Stored items from a collection
(begin)
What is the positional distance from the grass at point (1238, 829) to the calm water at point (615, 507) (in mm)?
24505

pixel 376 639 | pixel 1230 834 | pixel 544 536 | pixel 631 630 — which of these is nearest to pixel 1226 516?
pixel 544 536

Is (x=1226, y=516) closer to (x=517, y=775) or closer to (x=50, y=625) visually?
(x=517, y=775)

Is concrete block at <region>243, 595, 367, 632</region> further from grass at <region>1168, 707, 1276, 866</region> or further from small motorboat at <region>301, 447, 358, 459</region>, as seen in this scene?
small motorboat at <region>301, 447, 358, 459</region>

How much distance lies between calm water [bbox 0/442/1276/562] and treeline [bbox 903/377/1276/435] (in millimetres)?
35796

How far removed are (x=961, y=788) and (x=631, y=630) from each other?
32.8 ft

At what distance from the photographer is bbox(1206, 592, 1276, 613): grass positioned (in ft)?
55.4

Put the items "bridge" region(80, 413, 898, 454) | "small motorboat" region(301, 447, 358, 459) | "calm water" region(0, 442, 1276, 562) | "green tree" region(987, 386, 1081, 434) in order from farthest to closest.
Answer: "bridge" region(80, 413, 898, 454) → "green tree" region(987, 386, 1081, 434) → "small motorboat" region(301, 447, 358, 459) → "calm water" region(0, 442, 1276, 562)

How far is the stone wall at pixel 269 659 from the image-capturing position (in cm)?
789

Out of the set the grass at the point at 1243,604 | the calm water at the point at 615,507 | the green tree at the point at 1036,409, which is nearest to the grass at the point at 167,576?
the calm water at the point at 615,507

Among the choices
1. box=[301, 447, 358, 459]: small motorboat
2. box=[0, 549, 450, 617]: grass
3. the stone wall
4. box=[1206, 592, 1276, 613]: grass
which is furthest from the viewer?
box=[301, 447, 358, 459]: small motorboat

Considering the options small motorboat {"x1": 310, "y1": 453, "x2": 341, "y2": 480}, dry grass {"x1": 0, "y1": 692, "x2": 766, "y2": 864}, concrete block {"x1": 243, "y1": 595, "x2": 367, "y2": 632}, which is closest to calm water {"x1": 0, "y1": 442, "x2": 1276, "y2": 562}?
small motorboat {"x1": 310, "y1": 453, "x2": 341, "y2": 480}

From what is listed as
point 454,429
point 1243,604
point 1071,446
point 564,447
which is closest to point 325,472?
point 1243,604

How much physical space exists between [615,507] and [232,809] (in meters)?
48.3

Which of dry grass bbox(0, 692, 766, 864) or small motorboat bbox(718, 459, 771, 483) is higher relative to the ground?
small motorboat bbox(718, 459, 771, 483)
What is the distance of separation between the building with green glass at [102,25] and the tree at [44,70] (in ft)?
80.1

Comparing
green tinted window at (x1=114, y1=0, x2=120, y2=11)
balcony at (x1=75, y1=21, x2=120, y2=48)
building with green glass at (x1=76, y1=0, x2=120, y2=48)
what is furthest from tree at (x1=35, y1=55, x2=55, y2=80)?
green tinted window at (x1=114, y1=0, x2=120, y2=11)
(end)
What is required → Copy out the lines from the one containing "How much distance" through the one containing "898, 454) →", including both of those lines.

Response to this task →
How much distance lies between calm water [bbox 0/442/1276/562] and treeline [bbox 903/377/1276/435] (in millimetres)?
35796

How far removed are (x=961, y=788) and (x=631, y=630) from each other?
32.8 ft

At what distance from the photographer is bbox(1206, 592, 1276, 613): grass positioned (in ft)?
55.4

Put the items "bridge" region(80, 413, 898, 454) | "small motorboat" region(301, 447, 358, 459) | "calm water" region(0, 442, 1276, 562) | "green tree" region(987, 386, 1081, 434) in order from farthest to closest.
Answer: "bridge" region(80, 413, 898, 454) → "green tree" region(987, 386, 1081, 434) → "small motorboat" region(301, 447, 358, 459) → "calm water" region(0, 442, 1276, 562)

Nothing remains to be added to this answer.